Your goal: In the listing below, copy everything from the line containing "this 250×188 image." down to the line containing "front bumper damage [13, 105, 91, 153]", swapping "incomplete" for "partial" and leaving the rest unchanged.

Given records:
╔══

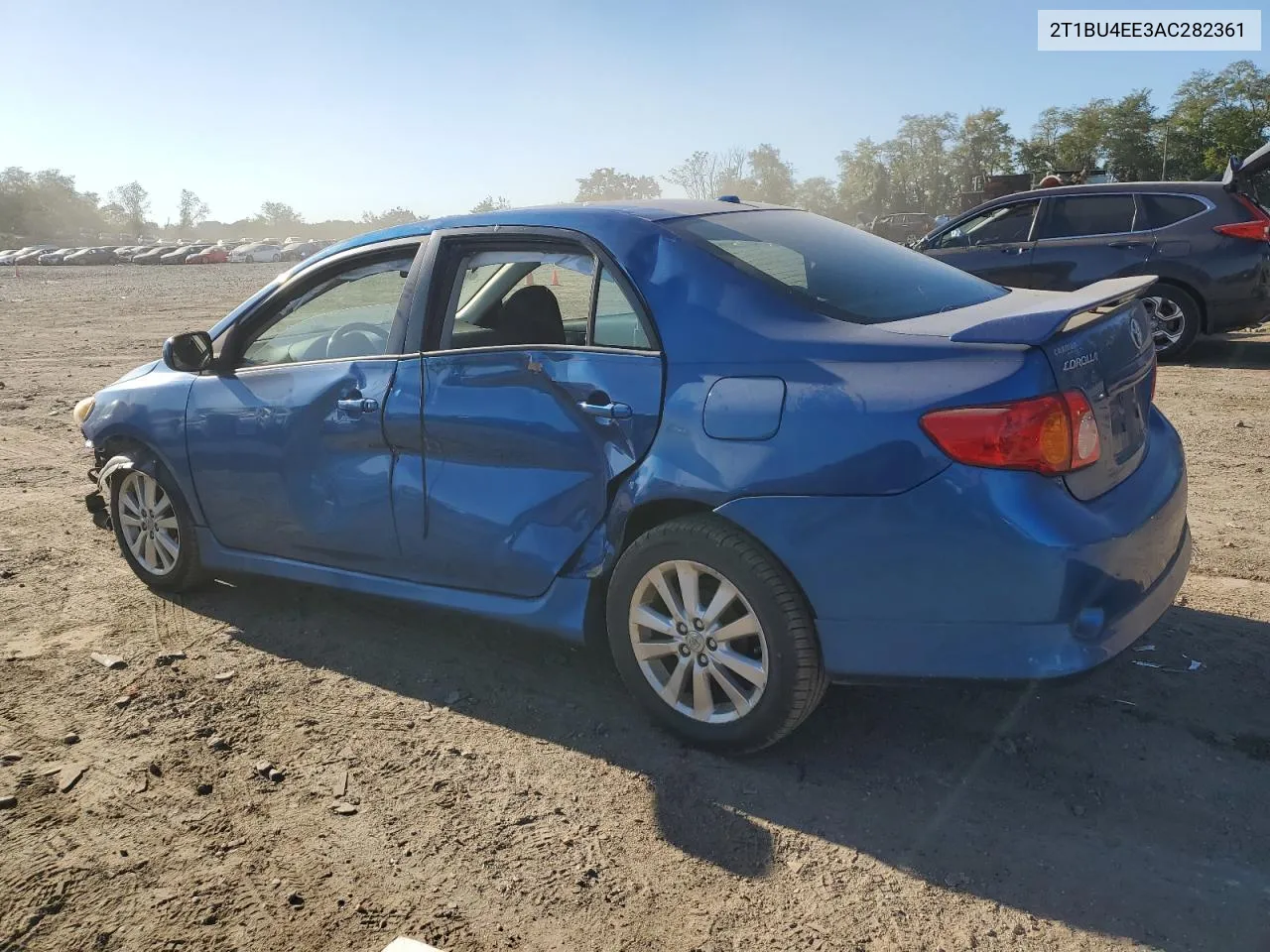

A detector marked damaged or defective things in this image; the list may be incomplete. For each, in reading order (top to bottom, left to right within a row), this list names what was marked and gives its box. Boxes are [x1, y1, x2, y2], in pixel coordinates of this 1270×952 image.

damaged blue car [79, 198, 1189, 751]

╚══
╔══

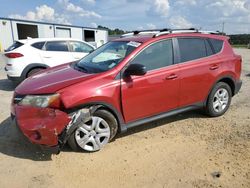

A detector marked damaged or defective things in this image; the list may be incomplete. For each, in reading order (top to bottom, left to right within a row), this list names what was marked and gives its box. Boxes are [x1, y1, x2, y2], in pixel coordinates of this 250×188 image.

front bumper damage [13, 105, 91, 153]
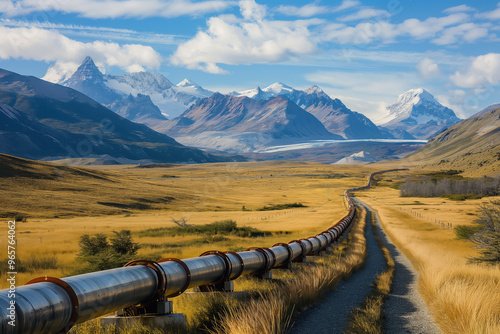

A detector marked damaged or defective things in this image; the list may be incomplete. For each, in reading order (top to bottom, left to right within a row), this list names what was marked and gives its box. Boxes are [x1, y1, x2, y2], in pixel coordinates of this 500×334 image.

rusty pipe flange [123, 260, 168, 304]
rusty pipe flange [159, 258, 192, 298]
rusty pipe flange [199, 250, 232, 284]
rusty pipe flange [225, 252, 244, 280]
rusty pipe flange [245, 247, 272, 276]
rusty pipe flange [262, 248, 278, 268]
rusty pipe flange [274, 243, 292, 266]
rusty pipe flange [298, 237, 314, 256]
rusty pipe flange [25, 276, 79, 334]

╚══
╔══

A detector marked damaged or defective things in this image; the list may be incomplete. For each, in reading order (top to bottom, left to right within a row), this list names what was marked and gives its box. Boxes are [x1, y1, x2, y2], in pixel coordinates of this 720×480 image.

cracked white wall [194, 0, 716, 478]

╚══

The answer:
A detector marked damaged or defective things in this image; the list may be partial. For each, in reading order (top to bottom, left to right within a row), this list names what was marked and gives its box. Boxes are [x1, y1, x2, y2], in pixel coordinates of this 250×188 image.

front bumper damage [13, 105, 91, 153]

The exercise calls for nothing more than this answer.